ECLI:NL:RBROT:2023:9298

Rechtbank Rotterdam

Datum uitspraak
7 september 2023
Publicatiedatum
6 oktober 2023
Zaaknummer
10302313 CV EXPL 23-354tussenvonnis
Instantie
Rechtbank Rotterdam
Type
Uitspraak
Procedures
  • Eerste aanleg - enkelvoudig
Rechters
Vindplaatsen
  • Rechtspraak.nl
AI samenvatting door LexboostAutomatisch gegenereerd

Aansprakelijkheid van assurantie tussenpersoon voor het niet afsluiten van een rechtsbijstandverzekering

In deze zaak, behandeld door de Rechtbank Rotterdam op 7 september 2023, hebben eisers, vertegenwoordigd door mr. N.J. Brouwer, Financepoint B.V. aangeklaagd wegens het niet afsluiten van een rechtsbijstandverzekering. Eisers, die in 2018 een nieuwbouwwoning hebben gekocht met de intentie deze te verhuren, hebben Financepoint gevraagd om de noodzakelijke verzekeringen af te sluiten. Bij een juridisch conflict met de huurder bleek echter dat er geen rechtsbijstandverzekering was afgesloten, waardoor eisers zelf de kosten voor rechtsbijstand moesten dragen. Ze hebben Financepoint aansprakelijk gesteld voor de geleden schade, die zij op € 10.774,08 hebben begroot, plus buitengerechtelijke incassokosten.

De kantonrechter heeft geoordeeld dat Financepoint niet voldoende heeft aangetoond dat zij aan haar verplichtingen heeft voldaan. De rechter heeft Financepoint in de gelegenheid gesteld om bewijs te leveren dat zij aan eisers heeft gevraagd om een huurovereenkomst over te leggen en hen heeft gewezen op de wachttijd van drie maanden voor de rechtsbijstandverzekering. De zaak is aangehouden voor bewijslevering, waarbij de rechter heeft aangegeven dat als Financepoint niet in deze bewijsopdracht slaagt, zij aansprakelijk zal zijn voor de schade van eisers. De rechter heeft ook overwogen dat de buitengerechtelijke incassokosten van € 1.068,12 toewijsbaar zijn, en dat de wettelijke rente ook verschuldigd is, omdat dit niet is betwist door Financepoint.

Uitspraak

RECHTBANK ROTTERDAM

locatie Dordrecht
zaaknummer: 10302313 CV EXPL 23-354
datum uitspraak: 7 september 2023
Vonnis van de kantonrechter
in de zaak van

1.[eiseres01] ,

2. [eiser01],
woonplaats: [woonplaats01] ,
eisers,
gemachtigde: mr. N.J. Brouwer,
tegen
Financepoint B.V.,
vestigingsplaats: Zwijndrecht,
gedaagde,
gemachtigde: mr. J.A. Kopp.
De partijen worden hierna ‘ [eisers]’ en ‘Financepoint’ genoemd.

1.De procedure

1.1.
Het dossier bestaat uit de volgende processtukken:
  • de dagvaarding van 16 januari 2023, met bijlagen;
  • de conclusie van antwoord;
  • de brief van [eisers] van 12 juni 2023, met bijlagen.
1.2.
Op 23 juni 2023 is de zaak tijdens een mondelinge behandeling besproken. Daarbij waren aanwezig: [eiseres01] , bijgestaan door mr. N.J. Brouwer, en namens Financepoint [naam01] (directeur van Financepoint), bijgestaan door mr. J.A. Kopp.

☆ ☆ ☆

Doel 1
Zet de regels uit de gegevens tussen de regel met "How much distance" en het einde van de gegevens, beide meegerekend, in een Markdown-tabel met de kolommen Nr en Regel. Laat lege regels weg.

De gegevens

☆ ☆ ☆

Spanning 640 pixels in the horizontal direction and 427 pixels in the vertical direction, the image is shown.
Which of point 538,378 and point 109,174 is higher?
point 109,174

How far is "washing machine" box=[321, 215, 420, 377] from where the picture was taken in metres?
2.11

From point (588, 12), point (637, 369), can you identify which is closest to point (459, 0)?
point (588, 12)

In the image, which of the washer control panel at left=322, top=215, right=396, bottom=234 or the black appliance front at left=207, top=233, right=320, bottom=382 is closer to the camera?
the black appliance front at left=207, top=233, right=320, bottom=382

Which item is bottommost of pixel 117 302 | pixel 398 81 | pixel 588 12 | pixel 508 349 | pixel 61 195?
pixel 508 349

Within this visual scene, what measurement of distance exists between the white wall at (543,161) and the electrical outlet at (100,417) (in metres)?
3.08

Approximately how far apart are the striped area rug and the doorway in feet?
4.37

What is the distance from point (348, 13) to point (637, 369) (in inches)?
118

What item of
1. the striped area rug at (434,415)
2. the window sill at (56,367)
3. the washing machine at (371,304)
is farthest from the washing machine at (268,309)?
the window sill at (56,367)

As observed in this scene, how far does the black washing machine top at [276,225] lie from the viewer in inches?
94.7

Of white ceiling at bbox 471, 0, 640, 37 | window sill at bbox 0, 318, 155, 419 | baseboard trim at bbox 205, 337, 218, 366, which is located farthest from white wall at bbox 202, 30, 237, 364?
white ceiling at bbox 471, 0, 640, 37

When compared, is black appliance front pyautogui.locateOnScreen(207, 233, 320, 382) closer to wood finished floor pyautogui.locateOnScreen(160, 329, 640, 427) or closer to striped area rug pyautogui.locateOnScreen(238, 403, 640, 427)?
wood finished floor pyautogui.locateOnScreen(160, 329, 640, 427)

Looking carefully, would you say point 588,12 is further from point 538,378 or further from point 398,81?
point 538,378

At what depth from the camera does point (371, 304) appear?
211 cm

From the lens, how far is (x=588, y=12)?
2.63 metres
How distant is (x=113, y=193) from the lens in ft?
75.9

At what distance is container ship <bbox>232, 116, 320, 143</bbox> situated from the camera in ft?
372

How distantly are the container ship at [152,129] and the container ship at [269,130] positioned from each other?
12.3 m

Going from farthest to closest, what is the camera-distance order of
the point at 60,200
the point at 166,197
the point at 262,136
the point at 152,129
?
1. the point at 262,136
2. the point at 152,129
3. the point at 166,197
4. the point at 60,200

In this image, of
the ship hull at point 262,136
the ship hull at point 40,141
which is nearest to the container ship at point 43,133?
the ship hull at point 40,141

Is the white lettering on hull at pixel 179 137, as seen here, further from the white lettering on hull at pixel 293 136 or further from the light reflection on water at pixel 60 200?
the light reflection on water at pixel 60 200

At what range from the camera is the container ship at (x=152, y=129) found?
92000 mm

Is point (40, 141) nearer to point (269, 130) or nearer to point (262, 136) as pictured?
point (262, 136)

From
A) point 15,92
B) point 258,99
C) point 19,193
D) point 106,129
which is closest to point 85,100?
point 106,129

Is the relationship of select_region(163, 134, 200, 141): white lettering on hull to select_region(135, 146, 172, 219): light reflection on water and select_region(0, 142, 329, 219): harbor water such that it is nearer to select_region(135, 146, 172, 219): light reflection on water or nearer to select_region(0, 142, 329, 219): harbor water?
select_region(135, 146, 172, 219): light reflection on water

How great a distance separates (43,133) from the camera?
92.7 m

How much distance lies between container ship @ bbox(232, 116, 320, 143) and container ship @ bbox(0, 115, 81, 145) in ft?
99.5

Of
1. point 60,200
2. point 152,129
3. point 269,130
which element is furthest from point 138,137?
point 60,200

☆ ☆ ☆

Doel 2
Noem alle processtukken waaruit het dossier volgens de uitspraak bestaat.

Antwoord 1
| Nr | Regel |
|---|---|
| 1 | How much distance lies between container ship @ bbox(232, 116, 320, 143) and container ship @ bbox(0, 115, 81, 145) in ft? |
| 2 | 99.5 |
| 3 | Of |
| 4 | 1. point 60,200 |
| 5 | 2. point 152,129 |
| 6 | 3. point 269,130 |
| 7 | which element is furthest from point 138,137? |
| 8 | point 60,200 |

Antwoord 2
- de dagvaarding van 16 januari 2023, met bijlagen
- de conclusie van antwoord
- de brief van [eisers] van 12 juni 2023, met bijlagen